Reading text:
* * * * * * * * *
Anyone who has ever tried to get a database to import a lifelist, or tried to generate a regional checklist from a database of trip lists, or tried to write a program to create a database from a published regional checklists, understands that the lack of any standards for bird lists is a major obstacle to fully exploiting bird data. In this article I propose using the Standardized Generalized Markup Language (SGML) to define Document Type Definitions (DTDs) for bird checklists and trip lists. The resulting DTDs are the Standardized Checklist Format (SCLF) and Standardized Trip List Format (STLF). I believe this approach solves many of the problems of data storage and retrieval for birding data.
By checklist I mean a list of the birds of a specific area, preferably with some description of their habitat, their abundance, and so forth. By trip list I mean a list of birds observed in a particular region of space and time. From this perspective a lifelist is just a trip list where the "trip" is one's whole life, with the additional pecular property that all observations of a given species except the first have been eliminated.
Ideally, checklists and trip lists would feed off of each other, both of them being tied together in a vast repository of birding data. Trip lists would be created using customized checklists generated by querying the repository: one ought to be able to say "I'm going to southern Utah at the end of March; tell me all the birds I might see" and produce a tailor-made list. By the same token, filled-in trip lists are the raw materials for the repository; a checklist is just the summation of large numbers of trip lists.
The SGML language was designed to solve many of the problems in setting up repositories such as the one I have just described. It is a metalanguage in which one can describe document types in a portable, semantically meaningful way. Instead of describing the way a document isformatted, SGML document types describe their underlying structure - instead of specifying, for example, that a section of text is in 18-point Helvetica bold, the DTD will describe it as a "title"; many different display devices can then decide what the right way to display a title is on each particular device.
* * * * * * * * *
Material supplied:
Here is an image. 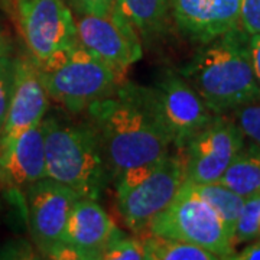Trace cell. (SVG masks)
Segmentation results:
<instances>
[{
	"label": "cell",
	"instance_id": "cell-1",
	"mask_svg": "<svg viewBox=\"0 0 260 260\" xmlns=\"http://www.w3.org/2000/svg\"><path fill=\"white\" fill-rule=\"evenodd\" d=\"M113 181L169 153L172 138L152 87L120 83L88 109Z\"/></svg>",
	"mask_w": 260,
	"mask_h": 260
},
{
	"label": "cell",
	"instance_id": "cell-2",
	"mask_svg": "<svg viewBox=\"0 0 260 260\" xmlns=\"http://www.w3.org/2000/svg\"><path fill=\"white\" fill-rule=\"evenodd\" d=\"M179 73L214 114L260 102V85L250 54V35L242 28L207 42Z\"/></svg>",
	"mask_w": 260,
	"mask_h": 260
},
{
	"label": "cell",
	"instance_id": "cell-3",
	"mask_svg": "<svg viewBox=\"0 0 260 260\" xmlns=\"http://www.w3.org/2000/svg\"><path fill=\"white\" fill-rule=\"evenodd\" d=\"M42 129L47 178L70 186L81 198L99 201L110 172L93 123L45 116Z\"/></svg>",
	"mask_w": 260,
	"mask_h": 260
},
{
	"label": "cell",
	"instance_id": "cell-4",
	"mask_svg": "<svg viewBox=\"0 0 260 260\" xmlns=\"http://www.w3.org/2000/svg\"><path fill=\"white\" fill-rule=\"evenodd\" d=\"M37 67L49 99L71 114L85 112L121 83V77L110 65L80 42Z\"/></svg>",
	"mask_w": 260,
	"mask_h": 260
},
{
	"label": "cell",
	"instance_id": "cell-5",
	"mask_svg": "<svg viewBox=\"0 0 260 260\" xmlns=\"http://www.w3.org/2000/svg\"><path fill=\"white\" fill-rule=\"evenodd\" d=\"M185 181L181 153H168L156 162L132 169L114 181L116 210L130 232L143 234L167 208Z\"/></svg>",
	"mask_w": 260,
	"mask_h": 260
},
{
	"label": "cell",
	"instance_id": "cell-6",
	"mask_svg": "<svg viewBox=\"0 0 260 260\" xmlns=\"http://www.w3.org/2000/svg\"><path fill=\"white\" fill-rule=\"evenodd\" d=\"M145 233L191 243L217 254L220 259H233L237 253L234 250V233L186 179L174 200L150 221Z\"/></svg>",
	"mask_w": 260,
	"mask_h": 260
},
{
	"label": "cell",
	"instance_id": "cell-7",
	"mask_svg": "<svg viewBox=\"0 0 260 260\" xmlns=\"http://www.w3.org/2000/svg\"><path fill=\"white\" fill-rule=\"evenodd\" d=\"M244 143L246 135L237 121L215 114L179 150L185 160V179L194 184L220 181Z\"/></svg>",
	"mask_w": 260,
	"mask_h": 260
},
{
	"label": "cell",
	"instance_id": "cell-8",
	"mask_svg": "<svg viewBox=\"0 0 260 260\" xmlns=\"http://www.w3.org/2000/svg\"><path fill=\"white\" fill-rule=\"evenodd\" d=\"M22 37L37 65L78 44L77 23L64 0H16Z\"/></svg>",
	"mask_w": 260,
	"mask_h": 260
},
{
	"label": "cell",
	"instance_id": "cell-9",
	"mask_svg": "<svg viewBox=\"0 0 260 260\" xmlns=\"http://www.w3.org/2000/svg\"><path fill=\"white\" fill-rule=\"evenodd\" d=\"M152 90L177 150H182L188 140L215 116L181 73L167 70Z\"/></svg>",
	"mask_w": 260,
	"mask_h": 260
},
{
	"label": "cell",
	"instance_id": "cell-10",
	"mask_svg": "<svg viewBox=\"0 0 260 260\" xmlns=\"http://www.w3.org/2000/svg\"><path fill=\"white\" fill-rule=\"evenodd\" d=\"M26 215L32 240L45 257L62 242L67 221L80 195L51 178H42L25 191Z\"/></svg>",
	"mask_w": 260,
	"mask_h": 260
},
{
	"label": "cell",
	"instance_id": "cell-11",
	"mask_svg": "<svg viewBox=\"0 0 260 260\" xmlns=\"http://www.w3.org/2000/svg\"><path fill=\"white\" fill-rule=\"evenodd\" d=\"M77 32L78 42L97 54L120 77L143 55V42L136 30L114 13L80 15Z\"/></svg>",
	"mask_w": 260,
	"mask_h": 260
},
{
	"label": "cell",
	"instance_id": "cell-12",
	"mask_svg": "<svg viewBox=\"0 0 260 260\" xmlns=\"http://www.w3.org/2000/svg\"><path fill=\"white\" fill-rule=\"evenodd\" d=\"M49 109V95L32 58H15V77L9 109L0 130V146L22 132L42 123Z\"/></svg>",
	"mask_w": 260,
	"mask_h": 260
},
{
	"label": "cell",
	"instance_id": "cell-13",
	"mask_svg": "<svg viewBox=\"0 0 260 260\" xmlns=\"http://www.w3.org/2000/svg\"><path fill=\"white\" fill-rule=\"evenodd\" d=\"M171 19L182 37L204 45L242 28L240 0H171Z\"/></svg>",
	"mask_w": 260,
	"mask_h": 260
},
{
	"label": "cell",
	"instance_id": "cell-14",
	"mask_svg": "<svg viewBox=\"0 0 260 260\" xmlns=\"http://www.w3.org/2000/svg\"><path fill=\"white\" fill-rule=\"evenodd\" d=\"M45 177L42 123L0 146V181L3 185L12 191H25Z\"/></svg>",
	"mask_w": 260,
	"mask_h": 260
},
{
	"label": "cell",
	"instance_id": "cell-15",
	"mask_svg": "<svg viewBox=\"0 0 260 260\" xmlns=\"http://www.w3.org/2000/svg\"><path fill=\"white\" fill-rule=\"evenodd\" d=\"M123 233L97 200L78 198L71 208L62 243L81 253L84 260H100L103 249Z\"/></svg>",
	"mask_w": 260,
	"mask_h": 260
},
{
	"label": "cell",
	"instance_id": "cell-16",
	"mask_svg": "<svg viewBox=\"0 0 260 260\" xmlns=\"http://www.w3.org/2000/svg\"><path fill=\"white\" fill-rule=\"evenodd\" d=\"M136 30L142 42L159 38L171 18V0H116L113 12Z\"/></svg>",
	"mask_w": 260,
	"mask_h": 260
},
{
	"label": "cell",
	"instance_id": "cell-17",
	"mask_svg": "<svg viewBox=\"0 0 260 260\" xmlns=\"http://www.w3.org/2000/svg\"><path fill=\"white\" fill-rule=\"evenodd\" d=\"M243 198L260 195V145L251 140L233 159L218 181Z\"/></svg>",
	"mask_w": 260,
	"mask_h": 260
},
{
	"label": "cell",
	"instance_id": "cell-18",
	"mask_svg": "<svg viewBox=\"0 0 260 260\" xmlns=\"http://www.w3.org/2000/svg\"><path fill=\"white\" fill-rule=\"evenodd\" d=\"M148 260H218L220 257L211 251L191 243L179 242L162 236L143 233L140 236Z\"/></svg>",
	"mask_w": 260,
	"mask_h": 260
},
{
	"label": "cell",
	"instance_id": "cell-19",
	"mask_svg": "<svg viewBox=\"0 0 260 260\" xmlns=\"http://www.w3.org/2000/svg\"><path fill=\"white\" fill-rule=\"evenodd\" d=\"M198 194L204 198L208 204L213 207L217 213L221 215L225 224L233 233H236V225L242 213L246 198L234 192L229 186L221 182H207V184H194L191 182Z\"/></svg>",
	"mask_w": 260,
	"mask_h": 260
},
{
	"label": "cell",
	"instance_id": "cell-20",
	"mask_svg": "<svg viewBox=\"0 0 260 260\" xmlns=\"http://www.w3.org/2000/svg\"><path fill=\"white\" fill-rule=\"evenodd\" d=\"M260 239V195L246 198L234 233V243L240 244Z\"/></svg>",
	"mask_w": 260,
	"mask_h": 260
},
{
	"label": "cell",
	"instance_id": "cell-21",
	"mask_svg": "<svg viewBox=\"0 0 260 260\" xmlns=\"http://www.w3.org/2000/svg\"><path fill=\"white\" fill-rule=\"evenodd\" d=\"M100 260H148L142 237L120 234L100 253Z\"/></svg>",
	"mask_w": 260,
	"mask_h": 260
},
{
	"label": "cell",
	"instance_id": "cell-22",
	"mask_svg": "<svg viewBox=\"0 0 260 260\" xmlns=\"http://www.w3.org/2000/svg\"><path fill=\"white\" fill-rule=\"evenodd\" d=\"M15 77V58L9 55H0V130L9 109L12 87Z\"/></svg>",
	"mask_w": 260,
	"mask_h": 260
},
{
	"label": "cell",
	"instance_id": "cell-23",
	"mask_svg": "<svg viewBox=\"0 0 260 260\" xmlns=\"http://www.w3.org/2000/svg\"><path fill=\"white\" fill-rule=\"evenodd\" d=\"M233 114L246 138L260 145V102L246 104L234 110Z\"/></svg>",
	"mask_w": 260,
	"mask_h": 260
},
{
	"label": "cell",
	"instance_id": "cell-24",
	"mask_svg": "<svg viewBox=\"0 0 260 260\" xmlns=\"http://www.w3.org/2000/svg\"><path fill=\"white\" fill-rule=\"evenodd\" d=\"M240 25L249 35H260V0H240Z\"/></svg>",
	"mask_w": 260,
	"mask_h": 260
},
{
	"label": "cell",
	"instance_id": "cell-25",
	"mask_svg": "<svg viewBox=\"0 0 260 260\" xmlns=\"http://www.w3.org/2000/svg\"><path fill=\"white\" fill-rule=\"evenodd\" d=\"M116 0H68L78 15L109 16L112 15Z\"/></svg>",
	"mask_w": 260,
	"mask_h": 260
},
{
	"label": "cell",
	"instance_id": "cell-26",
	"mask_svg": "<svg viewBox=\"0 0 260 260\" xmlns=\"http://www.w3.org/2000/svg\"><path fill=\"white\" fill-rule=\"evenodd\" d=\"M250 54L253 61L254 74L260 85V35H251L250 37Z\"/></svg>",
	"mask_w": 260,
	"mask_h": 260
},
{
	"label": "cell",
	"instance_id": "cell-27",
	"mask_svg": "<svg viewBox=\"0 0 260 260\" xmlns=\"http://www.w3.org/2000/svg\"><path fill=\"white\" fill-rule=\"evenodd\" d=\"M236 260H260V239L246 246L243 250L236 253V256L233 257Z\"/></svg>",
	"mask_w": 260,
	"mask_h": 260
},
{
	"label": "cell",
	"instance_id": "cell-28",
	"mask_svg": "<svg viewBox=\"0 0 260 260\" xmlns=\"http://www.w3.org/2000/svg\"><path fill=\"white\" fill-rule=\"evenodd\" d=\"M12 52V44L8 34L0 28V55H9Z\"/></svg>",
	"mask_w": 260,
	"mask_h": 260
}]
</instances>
* * * * * * * * *
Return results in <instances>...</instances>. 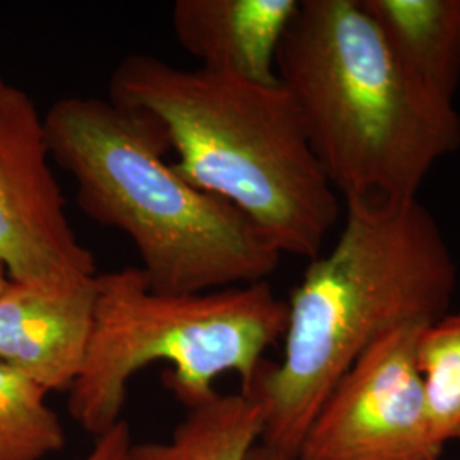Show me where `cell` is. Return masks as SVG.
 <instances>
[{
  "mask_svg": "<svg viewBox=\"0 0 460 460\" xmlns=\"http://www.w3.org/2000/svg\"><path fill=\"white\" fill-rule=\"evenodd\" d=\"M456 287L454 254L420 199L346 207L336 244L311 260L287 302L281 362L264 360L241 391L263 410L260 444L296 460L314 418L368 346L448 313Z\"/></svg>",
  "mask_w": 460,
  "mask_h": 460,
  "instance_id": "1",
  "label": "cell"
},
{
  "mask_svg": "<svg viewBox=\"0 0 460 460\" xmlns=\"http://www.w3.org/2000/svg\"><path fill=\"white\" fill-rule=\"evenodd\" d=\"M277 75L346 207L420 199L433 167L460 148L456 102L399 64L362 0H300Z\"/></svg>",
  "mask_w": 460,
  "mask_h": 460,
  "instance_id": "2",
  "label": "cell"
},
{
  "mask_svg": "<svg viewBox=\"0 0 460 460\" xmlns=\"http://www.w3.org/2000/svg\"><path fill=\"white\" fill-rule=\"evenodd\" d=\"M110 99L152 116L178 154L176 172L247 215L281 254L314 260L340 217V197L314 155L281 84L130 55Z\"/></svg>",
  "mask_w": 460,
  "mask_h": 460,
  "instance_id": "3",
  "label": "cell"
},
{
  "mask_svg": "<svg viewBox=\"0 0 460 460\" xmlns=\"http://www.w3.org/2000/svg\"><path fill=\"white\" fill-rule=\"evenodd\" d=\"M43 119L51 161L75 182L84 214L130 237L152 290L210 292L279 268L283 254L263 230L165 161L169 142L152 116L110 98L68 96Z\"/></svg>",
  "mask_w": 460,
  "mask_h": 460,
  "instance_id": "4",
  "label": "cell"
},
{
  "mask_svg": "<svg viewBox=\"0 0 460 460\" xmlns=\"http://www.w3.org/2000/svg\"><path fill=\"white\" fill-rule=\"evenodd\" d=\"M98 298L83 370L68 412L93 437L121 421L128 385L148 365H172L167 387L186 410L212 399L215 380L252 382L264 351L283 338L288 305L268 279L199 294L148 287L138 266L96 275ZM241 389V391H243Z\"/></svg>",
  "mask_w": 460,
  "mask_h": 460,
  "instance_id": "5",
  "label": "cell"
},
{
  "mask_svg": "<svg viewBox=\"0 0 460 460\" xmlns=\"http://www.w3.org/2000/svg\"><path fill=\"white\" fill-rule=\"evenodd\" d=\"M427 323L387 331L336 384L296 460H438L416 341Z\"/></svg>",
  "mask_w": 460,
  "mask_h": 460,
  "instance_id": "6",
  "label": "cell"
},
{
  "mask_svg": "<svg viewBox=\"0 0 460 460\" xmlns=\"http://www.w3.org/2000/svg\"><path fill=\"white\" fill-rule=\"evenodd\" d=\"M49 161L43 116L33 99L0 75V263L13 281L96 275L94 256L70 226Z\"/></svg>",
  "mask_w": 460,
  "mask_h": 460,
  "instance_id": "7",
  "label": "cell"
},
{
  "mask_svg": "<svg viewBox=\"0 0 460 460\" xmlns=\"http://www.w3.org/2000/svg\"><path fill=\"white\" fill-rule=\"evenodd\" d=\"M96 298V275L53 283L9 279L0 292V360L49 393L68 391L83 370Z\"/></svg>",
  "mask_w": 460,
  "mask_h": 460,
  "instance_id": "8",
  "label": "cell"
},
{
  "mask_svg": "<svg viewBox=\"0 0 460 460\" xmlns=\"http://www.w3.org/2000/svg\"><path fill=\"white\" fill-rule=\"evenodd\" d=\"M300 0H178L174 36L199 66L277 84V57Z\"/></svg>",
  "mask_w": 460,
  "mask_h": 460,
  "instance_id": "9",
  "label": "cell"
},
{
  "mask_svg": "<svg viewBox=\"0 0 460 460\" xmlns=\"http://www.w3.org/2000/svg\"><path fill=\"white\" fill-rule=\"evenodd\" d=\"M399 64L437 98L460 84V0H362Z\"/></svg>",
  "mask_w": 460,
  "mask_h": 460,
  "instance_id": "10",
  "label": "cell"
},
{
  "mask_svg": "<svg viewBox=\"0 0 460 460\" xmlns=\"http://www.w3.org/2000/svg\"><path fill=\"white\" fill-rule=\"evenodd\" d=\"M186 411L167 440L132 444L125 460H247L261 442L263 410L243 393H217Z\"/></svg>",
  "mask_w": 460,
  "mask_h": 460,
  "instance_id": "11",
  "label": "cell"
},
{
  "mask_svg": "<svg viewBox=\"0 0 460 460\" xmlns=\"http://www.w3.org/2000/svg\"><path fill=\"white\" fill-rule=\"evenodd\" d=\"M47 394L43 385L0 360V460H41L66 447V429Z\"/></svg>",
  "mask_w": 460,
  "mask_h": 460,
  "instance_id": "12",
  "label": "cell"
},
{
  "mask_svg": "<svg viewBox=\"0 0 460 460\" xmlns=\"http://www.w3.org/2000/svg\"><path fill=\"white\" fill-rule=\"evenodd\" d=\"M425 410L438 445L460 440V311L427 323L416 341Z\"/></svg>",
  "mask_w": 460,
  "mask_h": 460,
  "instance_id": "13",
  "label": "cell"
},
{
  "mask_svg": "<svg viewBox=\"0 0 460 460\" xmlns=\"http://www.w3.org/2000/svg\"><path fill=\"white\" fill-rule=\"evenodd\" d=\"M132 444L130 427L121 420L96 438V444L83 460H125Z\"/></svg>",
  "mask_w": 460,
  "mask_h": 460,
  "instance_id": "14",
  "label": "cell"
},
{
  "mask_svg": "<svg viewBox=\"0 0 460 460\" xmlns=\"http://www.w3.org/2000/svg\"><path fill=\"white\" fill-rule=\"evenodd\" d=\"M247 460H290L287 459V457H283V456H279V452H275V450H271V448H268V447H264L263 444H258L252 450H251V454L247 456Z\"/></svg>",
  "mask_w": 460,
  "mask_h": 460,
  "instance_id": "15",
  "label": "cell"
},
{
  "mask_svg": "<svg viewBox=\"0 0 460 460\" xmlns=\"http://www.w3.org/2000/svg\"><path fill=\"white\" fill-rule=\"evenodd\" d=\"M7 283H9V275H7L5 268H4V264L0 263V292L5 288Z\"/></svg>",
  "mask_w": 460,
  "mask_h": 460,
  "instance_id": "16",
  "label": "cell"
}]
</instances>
* * * * * * * * *
What you need to do:
1. In the article on bird list standards, what does the author mean by a trip list?
2. Reproduce the passage of the article on bird list standards that begins at the words "Anyone who has" and stops after "for birding data.".

Task-by-task solutions:
1. A list of birds observed in a particular region of space and time.

2.
Anyone who has ever tried to get a database to import a lifelist, or tried to generate a regional checklist from a database of trip lists, or tried to write a program to create a database from a published regional checklists, understands that the lack of any standards for bird lists is a major obstacle to fully exploiting bird data. In this article I propose using the Standardized Generalized Markup Language (SGML) to define Document Type Definitions (DTDs) for bird checklists and trip lists. The resulting DTDs are the Standardized Checklist Format (SCLF) and Standardized Trip List Format (STLF). I believe this approach solves many of the problems of data storage and retrieval for birding data.